#### Material supplied

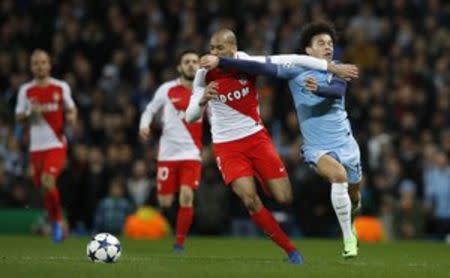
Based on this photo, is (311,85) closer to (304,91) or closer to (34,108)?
(304,91)

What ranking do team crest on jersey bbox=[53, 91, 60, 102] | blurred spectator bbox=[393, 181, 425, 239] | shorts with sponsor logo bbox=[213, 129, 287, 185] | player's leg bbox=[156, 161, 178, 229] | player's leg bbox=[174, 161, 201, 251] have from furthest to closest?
blurred spectator bbox=[393, 181, 425, 239] < team crest on jersey bbox=[53, 91, 60, 102] < player's leg bbox=[156, 161, 178, 229] < player's leg bbox=[174, 161, 201, 251] < shorts with sponsor logo bbox=[213, 129, 287, 185]

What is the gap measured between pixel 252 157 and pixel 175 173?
3.94m

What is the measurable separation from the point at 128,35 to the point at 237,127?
12.3m

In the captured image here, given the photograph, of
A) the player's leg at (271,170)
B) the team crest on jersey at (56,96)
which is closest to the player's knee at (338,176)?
the player's leg at (271,170)

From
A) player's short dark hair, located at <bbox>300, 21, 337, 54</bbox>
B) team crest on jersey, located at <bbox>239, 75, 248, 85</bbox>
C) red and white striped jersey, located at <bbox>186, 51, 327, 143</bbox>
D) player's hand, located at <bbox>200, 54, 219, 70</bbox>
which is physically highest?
player's short dark hair, located at <bbox>300, 21, 337, 54</bbox>

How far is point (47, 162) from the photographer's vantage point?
18547mm

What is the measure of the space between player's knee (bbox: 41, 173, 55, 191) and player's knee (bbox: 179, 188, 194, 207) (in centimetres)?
→ 225

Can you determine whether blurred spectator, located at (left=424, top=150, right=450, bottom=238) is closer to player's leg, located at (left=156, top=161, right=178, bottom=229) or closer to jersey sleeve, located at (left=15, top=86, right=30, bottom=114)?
player's leg, located at (left=156, top=161, right=178, bottom=229)

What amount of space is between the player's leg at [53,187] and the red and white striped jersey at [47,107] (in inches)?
5.9

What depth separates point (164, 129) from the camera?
58.2ft

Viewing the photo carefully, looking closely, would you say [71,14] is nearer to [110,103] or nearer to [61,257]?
[110,103]

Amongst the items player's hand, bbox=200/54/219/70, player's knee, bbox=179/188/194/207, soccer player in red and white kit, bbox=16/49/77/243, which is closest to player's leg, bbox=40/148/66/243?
soccer player in red and white kit, bbox=16/49/77/243

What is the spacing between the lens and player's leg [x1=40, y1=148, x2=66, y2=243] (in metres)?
18.4

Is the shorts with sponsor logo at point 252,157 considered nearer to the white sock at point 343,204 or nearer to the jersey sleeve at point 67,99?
the white sock at point 343,204
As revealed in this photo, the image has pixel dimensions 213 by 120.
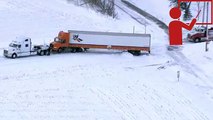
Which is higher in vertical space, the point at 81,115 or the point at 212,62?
the point at 212,62

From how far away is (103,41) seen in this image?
142 feet

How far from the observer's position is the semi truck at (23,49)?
131ft

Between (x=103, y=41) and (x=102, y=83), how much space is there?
41.9 ft

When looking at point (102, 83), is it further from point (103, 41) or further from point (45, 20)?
point (45, 20)

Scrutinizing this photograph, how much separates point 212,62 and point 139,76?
9643 mm

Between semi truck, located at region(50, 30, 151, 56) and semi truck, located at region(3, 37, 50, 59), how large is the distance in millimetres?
1622

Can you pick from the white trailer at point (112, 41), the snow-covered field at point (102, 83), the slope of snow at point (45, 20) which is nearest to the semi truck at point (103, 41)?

########

What needs to be done =
Every entry must be transcribed exactly. Pictures do not belong in the copy.

Written response =
Based on this photo, is (311,85) closer to (304,91) or closer to (34,108)?
(304,91)

What ranking do team crest on jersey bbox=[53, 91, 60, 102] | blurred spectator bbox=[393, 181, 425, 239] | shorts with sponsor logo bbox=[213, 129, 287, 185] | player's leg bbox=[156, 161, 178, 229] | player's leg bbox=[174, 161, 201, 251] have from furthest to closest?
blurred spectator bbox=[393, 181, 425, 239] < team crest on jersey bbox=[53, 91, 60, 102] < player's leg bbox=[156, 161, 178, 229] < player's leg bbox=[174, 161, 201, 251] < shorts with sponsor logo bbox=[213, 129, 287, 185]

What is the gap measured between pixel 252 157 and pixel 175 173?
3.94m

What is the measurable separation from the point at 128,35 to the point at 237,127?
12.3m

In the captured image here, given the photograph, of
A) the player's leg at (271,170)
B) the team crest on jersey at (56,96)
which is closest to the player's knee at (338,176)?
the player's leg at (271,170)

From
A) player's short dark hair, located at <bbox>300, 21, 337, 54</bbox>
B) team crest on jersey, located at <bbox>239, 75, 248, 85</bbox>
C) red and white striped jersey, located at <bbox>186, 51, 327, 143</bbox>
D) player's hand, located at <bbox>200, 54, 219, 70</bbox>
which is physically highest?
player's short dark hair, located at <bbox>300, 21, 337, 54</bbox>

How far is point (47, 162) from the photographer's vantage point?
18547mm

What is the measure of the space between player's knee (bbox: 41, 173, 55, 191) and player's knee (bbox: 179, 188, 194, 207) (in centimetres)?
→ 225

Can you determine whether blurred spectator, located at (left=424, top=150, right=450, bottom=238) is closer to player's leg, located at (left=156, top=161, right=178, bottom=229) or closer to jersey sleeve, located at (left=15, top=86, right=30, bottom=114)?
player's leg, located at (left=156, top=161, right=178, bottom=229)

What amount of space is between the player's leg at [53,187] and the red and white striped jersey at [47,107] (in inches)?
5.9

What depth separates point (164, 129) from the camera?
58.2ft

Viewing the photo carefully, looking closely, would you say [71,14] is nearer to [110,103] or nearer to [61,257]?
[110,103]

Amongst the items player's hand, bbox=200/54/219/70, player's knee, bbox=179/188/194/207, soccer player in red and white kit, bbox=16/49/77/243, which is closest to player's leg, bbox=40/148/66/243?
soccer player in red and white kit, bbox=16/49/77/243

What is the spacing between the lens and player's leg [x1=40, y1=148, x2=66, y2=243] (in metres)?
18.4

Is the shorts with sponsor logo at point 252,157 considered nearer to the white sock at point 343,204 or nearer to the jersey sleeve at point 67,99?
the white sock at point 343,204
As revealed in this photo, the image has pixel dimensions 213 by 120.
Which is higher in vertical space, the point at 81,115 or the point at 212,62?
the point at 212,62

From how far away is (103,41) seen in this image?
142 feet

How far from the observer's position is the semi truck at (23,49)?
131ft

Between (x=103, y=41) and (x=102, y=83), how much space is there?
41.9 ft

When looking at point (102, 83), is it further from point (103, 41) or further from point (45, 20)?
point (45, 20)

Scrutinizing this photograph, how much separates point 212,62 and point 139,76?
9643 mm

Between semi truck, located at region(50, 30, 151, 56) and semi truck, located at region(3, 37, 50, 59), how large is the distance in millimetres?
1622

Can you pick from the white trailer at point (112, 41), the snow-covered field at point (102, 83), the slope of snow at point (45, 20) which is nearest to the semi truck at point (103, 41)?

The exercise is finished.